** Material provided follows **
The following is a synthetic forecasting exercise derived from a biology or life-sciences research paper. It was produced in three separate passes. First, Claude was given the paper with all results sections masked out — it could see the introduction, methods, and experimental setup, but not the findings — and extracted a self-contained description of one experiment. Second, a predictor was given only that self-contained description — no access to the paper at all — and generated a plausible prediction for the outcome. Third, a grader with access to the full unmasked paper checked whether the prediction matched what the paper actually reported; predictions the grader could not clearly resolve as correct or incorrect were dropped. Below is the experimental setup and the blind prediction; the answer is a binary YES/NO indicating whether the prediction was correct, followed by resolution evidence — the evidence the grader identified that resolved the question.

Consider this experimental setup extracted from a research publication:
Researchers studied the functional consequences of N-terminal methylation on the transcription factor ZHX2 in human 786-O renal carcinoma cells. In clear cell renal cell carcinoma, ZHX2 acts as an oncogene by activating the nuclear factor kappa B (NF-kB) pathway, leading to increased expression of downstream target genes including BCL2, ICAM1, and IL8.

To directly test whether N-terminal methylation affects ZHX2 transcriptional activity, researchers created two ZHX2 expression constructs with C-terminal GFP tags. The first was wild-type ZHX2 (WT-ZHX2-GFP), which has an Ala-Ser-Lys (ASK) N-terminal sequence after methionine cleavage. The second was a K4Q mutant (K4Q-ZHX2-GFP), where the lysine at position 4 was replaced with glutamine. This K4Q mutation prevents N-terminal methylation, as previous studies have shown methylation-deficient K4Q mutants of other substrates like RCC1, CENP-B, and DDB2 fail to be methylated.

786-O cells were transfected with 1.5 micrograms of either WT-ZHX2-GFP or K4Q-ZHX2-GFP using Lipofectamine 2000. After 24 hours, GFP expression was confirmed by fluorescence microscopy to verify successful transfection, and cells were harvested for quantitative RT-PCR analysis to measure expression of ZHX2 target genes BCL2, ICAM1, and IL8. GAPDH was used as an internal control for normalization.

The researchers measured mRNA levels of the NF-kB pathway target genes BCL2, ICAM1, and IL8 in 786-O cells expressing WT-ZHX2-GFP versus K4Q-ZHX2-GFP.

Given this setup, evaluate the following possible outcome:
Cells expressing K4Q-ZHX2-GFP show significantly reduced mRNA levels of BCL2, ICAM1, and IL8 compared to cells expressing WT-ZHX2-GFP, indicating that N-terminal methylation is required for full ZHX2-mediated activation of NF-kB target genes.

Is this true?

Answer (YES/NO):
** End of Material provided **
** Material provided follows **
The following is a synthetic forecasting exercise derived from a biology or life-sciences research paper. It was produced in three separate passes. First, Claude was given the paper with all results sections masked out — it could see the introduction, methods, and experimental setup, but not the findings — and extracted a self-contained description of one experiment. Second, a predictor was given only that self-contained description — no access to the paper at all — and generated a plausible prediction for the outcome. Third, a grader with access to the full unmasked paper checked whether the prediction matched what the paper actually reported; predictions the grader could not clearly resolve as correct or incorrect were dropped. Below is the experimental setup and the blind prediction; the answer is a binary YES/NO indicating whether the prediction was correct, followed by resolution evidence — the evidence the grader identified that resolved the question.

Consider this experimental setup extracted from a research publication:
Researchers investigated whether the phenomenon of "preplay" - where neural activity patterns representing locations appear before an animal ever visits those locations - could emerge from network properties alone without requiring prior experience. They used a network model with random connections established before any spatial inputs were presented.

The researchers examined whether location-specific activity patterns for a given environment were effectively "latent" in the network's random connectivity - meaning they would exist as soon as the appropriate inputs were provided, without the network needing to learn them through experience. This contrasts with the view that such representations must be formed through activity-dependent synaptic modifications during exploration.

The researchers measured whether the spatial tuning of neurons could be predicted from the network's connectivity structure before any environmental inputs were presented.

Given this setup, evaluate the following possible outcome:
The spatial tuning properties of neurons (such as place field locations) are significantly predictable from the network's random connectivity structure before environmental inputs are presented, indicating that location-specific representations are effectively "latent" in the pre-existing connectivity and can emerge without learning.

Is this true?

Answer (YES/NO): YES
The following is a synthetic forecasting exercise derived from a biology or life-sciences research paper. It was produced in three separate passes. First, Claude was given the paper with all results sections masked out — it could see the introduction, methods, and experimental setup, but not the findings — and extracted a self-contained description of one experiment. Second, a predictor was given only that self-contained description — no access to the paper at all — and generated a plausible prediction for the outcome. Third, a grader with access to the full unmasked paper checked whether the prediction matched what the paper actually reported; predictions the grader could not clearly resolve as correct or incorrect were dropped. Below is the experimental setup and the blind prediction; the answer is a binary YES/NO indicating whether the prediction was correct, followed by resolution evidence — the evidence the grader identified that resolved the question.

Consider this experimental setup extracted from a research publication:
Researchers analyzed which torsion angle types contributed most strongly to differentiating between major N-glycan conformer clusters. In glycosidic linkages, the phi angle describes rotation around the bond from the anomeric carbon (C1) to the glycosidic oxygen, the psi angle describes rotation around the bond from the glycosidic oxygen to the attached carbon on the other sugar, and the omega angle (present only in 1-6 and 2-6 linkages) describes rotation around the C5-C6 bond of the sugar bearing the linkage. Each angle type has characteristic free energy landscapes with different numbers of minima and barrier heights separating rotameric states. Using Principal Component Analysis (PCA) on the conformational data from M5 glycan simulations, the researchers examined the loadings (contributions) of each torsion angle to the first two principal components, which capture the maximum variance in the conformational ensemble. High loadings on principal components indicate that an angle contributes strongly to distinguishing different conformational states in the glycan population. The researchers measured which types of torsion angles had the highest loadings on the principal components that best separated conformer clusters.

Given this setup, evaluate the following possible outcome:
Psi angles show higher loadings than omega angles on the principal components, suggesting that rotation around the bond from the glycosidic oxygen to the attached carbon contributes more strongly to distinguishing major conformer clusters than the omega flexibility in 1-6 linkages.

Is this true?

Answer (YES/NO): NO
** End of Material provided **
§ **Aim of the exercise**
Tally the lines in the records that hold the word "tuning". Give only the total.

§ **Final answer**
2